Take 1 fillo sheet, cut 6 inches wide by 8.5 inches long, and on the short end nearest you put 1 tablespoon of the filling. Fold the long left and right sides of the fillo over to meet in the center into a cigar shape 3 inches wide, covering the filling. Fold the short end near you over once firmly. Then fold it two times more to shape the cigar. Seal the final fold with beaten egg or flour paste.
Fry in oil about 3 minutes.
1 lb dried red chili peppers
1 T. ground cumin
1/4 C. white vinegar
10 cloves garlic
1/2 t. salt
1/4 C. corn oil
Soak the chili peppers in water for 2 hours and drain. Open the peppers and remove and discard the seeds and stems.

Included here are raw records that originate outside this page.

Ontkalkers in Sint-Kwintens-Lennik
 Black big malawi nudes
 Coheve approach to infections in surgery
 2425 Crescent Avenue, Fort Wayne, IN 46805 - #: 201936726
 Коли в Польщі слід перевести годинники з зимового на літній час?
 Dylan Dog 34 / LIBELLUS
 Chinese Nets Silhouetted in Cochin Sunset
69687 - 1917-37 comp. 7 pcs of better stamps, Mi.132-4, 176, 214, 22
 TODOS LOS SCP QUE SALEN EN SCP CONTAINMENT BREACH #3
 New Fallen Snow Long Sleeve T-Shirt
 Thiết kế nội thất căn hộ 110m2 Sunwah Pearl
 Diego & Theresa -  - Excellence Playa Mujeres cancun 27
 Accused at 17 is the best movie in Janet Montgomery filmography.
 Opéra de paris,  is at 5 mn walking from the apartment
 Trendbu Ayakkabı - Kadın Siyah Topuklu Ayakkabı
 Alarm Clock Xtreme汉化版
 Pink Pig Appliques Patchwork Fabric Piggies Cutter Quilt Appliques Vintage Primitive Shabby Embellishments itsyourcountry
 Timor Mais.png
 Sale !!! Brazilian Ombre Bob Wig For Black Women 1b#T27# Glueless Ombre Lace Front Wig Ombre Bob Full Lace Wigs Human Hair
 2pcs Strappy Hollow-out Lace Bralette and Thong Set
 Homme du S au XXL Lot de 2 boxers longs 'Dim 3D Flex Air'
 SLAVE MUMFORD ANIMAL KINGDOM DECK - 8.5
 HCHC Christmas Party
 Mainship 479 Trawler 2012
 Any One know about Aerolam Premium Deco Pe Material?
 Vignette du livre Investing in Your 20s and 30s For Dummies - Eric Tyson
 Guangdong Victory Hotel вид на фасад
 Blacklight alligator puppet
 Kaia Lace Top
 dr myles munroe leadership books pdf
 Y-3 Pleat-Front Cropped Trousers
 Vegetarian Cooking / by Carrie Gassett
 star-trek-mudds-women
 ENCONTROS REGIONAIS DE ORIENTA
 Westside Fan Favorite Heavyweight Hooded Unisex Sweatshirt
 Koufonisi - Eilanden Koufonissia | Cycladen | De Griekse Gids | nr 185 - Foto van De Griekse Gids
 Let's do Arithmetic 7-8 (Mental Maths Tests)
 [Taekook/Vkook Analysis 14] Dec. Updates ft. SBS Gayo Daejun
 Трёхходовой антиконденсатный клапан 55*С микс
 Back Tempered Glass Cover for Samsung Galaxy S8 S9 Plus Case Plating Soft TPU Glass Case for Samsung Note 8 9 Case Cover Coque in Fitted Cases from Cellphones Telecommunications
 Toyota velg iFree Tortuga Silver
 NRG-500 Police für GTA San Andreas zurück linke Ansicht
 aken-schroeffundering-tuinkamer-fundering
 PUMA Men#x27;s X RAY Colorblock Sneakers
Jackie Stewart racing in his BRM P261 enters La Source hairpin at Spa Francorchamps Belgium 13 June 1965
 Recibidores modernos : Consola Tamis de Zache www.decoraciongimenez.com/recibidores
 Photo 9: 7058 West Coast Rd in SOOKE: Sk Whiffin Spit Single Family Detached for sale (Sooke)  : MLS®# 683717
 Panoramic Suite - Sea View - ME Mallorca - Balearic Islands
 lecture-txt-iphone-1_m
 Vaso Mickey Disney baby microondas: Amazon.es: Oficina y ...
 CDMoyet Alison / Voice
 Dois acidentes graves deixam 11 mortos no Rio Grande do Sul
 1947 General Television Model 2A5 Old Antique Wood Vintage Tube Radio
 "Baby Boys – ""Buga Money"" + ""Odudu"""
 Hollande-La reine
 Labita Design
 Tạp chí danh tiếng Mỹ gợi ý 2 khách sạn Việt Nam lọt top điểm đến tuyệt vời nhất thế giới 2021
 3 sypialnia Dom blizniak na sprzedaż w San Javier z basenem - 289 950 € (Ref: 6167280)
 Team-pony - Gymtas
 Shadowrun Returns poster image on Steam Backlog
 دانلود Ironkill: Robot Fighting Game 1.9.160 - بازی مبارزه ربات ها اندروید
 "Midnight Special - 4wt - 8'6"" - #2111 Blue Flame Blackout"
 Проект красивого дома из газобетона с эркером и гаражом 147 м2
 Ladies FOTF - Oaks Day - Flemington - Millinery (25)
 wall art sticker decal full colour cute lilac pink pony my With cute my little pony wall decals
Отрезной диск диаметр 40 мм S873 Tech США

Mix all the remaining ingredients with the peppers in a food processor, grinding until smooth but not excessively so. Store in a glass bottle in the refrigerator. Makes 2 cups.
Source: The Great Book of Couscous ( Copeland Marks)
**Where else can you dine within the rainforest, yet be minutes from a Disney adventure! The Rainforest Cafe operates two popular, theme restaurants at Walt Disney World.
Rainforest Cafe Caribo Coconut Chicken with Honey Mustard Sauce
Serving Size: 4-6
1 1/2 lbs. Chicken Breast (boneless,skinless, 1/3" - 1/2" thick)
2 tsp. Salt
2 tsp. Sugar
2 C. Flaked Coconut
1 C. Corn Starch
1/4 C. Flour
2 Eggs (beaten)
1/4 C. Water
Deep fryer or deep skillet
Vegetable Oil (for deep frying)
Rainforst Cafe Honey Mustard Dressing
Trim chicken breast so the pieces will measure 4" long and about 2 1/2" wide. Sprinkles sugar and salt over chicken breast and place in a zip lock bag and marinate in refrigerator for 4 hours.
When chicken breast are ready to be prepared, rinse lightly and drain. Place coconut,corn starch, and flour in a bowl and mix well.
In separate bowl place beaten eggs and add water, blend well. Have oil hot and ready to fry chicken breast. Dip chicken breast in egg wash and then place chicken breast in coconut mixture, coated well. Carefully place chicken in hot oil and cook until lightly golden. Remove and place on a paper towel. When frying chicken do not crowd and keep a check on the oil so it does not burn.
The coconut chicken was served with the honey mustard on top of the chicken pieces, we have elected to serve the sauce on the side. For presentation and tasty side compliment. Slice a ripe pineapple in 1/8" pieces and cut the round slices in half. Lightly sauté the pineapple in a non stick sauce pan that has been sprayed with a non stick spray just until heated through. The pineapple will turn more intense yellow. Serving fresh sautéed pineapple is also great with a pork entrée.
Rainforest Cafe Honey Mustard Dressing
This sauce can be used on a variety of meats, and even salads.
1/3 C. Honey Mustard (French's)
1/4 C. Mayonnaise
1/4 tsp. Cayenne Pepper
Mix mustard, mayonnaise and cayenne pepper together and blend well. Place in a covered container and refrigerate until ready to use.